Die fünf Stunden sind schnell um, das Ende abrupt. Ich ziehe mich um, packe meine Sachen und gehe raus. Auf dem Weg zur Bushaltestelle werde ich von einem Zuschauer in ein Gespräch verwickelt. Er erzählt mir von der Wirkung des Settings, in dem einerseits Darsteller*innen scheinbar entspannt eigenen Interessen nachgehen und andererseits ein Libretto über Naturkatastrophen, Klimawandel und Untergang vortragen. Er beschreibt eine bedrückende, beinahe gefährliche Atmosphäre, die gerade durch die Schönheit der Musik und der Menschen am Strand verstärkt wird. Seine Worte begleiten mich in den Abend. Ich habe immer wieder Ausschnitte des Textes gehört, habe auch regelmässig der Musik gelauscht und die anderen Strandbesucher*innen beobachtet. Aber ich war auch extrem fest auf mich fokussiert. Ich nutzte die Zeit, um zu lesen, zu dösen, der Musik zu lauschen und Gespräche zu führen. Ich nahm mir an diesem Strand eine Auszeit, während links und rechts vom Weltuntergang gesungen wurde. Ich fragte mich, ob ich noch eine Schorle oder ein paar Snacks holen soll, während globale Dringlichkeiten verhandelt wurden.

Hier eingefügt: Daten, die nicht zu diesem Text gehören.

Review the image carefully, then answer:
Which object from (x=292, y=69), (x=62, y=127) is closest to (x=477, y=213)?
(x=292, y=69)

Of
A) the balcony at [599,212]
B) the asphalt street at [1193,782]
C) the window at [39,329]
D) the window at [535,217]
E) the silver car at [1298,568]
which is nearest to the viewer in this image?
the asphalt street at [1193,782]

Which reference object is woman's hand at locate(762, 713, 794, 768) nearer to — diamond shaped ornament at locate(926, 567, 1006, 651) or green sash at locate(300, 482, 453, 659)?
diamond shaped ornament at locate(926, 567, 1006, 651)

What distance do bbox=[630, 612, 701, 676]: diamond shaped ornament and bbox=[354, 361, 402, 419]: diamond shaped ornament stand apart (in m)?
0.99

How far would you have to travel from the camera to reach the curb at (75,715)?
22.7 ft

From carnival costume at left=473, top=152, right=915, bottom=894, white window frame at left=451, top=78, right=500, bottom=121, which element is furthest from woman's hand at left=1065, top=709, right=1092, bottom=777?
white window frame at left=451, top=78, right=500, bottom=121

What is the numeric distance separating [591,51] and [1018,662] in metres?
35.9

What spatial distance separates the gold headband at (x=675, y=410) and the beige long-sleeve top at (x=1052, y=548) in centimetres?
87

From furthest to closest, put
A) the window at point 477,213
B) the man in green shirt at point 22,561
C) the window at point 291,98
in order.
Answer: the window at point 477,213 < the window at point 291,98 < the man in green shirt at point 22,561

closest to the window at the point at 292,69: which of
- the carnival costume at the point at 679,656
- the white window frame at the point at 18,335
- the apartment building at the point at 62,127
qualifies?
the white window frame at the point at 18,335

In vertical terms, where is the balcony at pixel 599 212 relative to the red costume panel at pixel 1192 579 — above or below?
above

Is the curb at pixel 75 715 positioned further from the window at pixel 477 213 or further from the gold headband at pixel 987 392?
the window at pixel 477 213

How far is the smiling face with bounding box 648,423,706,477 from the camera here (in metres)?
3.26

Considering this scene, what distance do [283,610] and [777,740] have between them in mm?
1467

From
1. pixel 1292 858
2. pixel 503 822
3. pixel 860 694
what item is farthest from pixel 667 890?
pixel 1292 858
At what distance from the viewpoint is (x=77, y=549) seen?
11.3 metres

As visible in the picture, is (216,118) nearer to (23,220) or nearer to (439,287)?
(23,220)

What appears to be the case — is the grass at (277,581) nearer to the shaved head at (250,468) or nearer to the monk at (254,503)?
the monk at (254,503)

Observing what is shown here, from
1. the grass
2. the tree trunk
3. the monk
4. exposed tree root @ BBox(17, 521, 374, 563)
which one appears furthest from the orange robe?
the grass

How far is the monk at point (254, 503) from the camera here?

Das transformative Moment kam für mich erst Stunden später, als ich den zweiten Teil des Beitrags verfasste. Es drängten sich folgende Fragen auf: «Wie oft bin ich mit meinen First-World-Problemen beschäftigt, während rechts und links viel existenziellere Themen dringlicher sind? Wo ist die Grenze zwischen Self-Care und Ignoranz? Wie viel Energie kann ich für die Dringlichkeiten unserer Zeit aufwenden und ab wann ist es legitim, mich davor zu schützen?» Es fühlt sich beängstigend an, wie ich fähig war, diese Themen von mir zu stossen, sie einfach nicht wahrzunehmen, sie nicht an mich heranzulassen. Aber ich wäre vielleicht auch nicht fähig, mich jetzt damit auseinanderzusetzen, hätte ich nicht ab und zu die Möglichkeit, mich zu distanzieren, abzuschalten und Sonne zu tanken.